Gumilyov, by honestly responding to the Cheka investigator’s questions, was re-creating—probably consciously although perhaps not—a famous moment of Russian cultural history. Pushkin, recalled from exile by Nicholas I in 1826 after the rebellion of the Decembrists had been quashed, told the emperor frankly that he would have joined the revolutionaries had he been in Petersburg on the day of the uprising.

As we know, Nicholas I pardoned Pushkin and favored him. The emperor appreciated the poet’s honesty because he was comfortably certain of his own authority. A charitable gesture toward the famous poet would simply underscore the fact.

Gumilyov’s mistake, which cost him his life, was in thinking the Bolsheviks were somehow descendants of the imperial Russian government, even though he himself was a monarchist and anti-Communist. The Bolsheviks, on the other hand, believed their rule to be scarcely legitimate; thus a show of charity would be taken for weakness. They could play cat and mouse with the poet, but any overt disobedience on his part had to be punished. Using Blok and Gumilyov as examples, the Bolsheviks showed that they regarded artists as their serfs.

It is telling that this first archetypal scenario of the relationship between the Soviet regime and intellectuals was played out in Petrograd. The city had been the stage of confrontation and cooperation between the authorities and the cultural elite for over two hundred years. In that time the autocracy weakened gradually and the intellectuals had grown in power and independence. The Bolsheviks set the destruction of that independence as their goal.

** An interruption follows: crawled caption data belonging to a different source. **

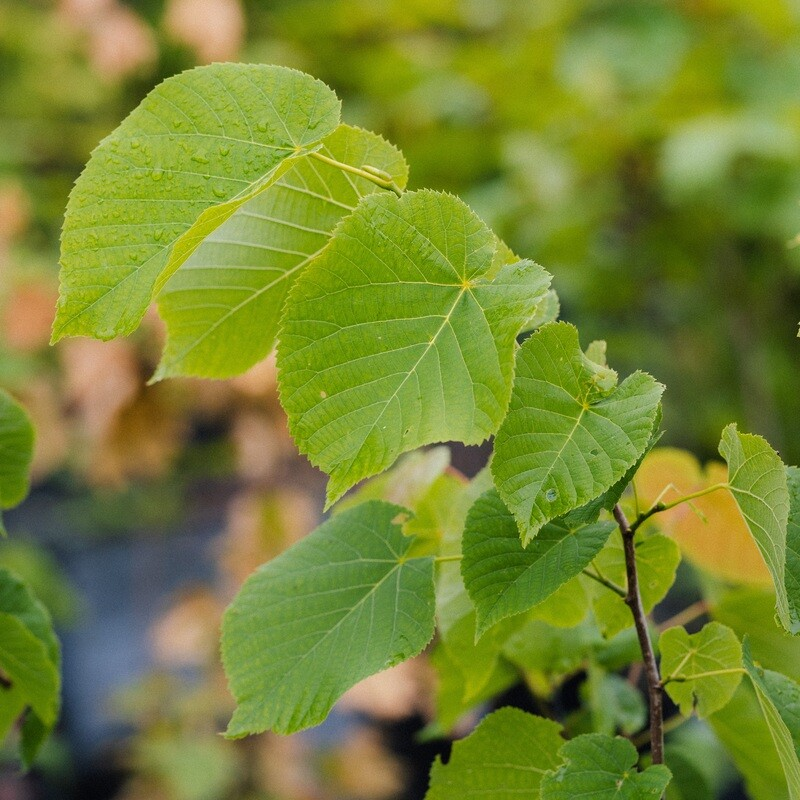 Tilia americana - Basswood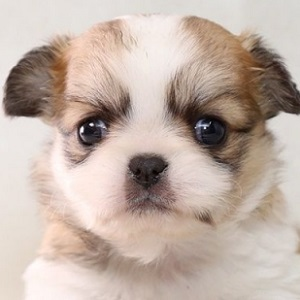 ミックス犬1224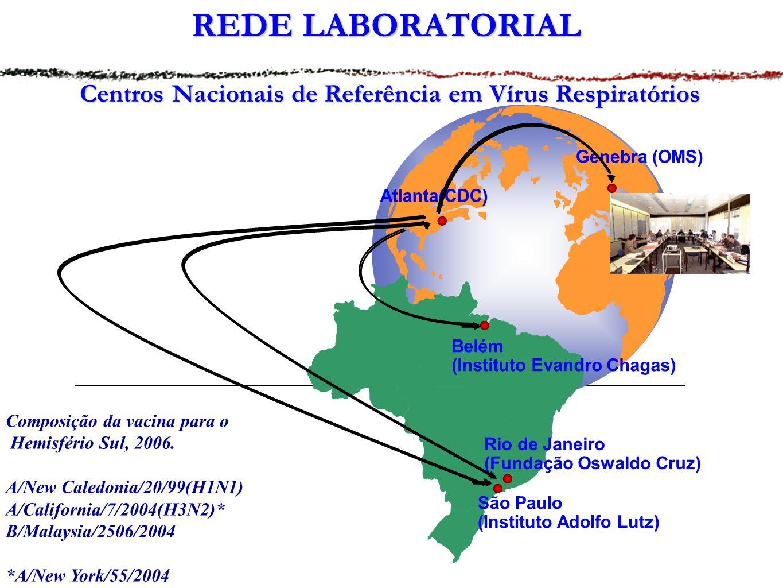 REDE LABORATORIAL Centros Nacionais de Referência em Vírus Respiratórios Atlanta(CDC) Genebra (OMS) Belém (Instituto Evandro Chagas) Rio de Janeiro (Fundação Oswaldo Cruz) São Paulo (Instituto Adolfo Lutz) Composição da vacina para o Hemisfério Sul, 2006.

By punishing Gumilyov and Blok, the quintessential Petersburg poets, the Bolsheviks were consciously destroying the equilibrium in the capital between the state authority and the cultural elite that had been created during prerevolutionary times. In effect, they abrogated the old rules and replaced them with new ones. At the same time the city’s reputation as the cultural capital of Russia was also under attack.

Petrograd was dealt an irreparable blow politically and economically when Lenin moved the government to Moscow. Now the Petrograd culture had to be cut down a peg. In that sense Moscow’s wishes coincided with Zinoviev’s desire to teach the disloyal Petrograd intelligentsia a lesson.

All this had a profound effect on the Petersburg mythos but in direct contradiction to the Bolsheviks’ intent. Petrograd parted rather easily with political hegemony, but it refused to relinquish its cultural preeminence. Sprinkled with fresh blood, the Petersburg mythos took on a new life. From the very start, Akhmatova played an exceptional role in that complex and painful process.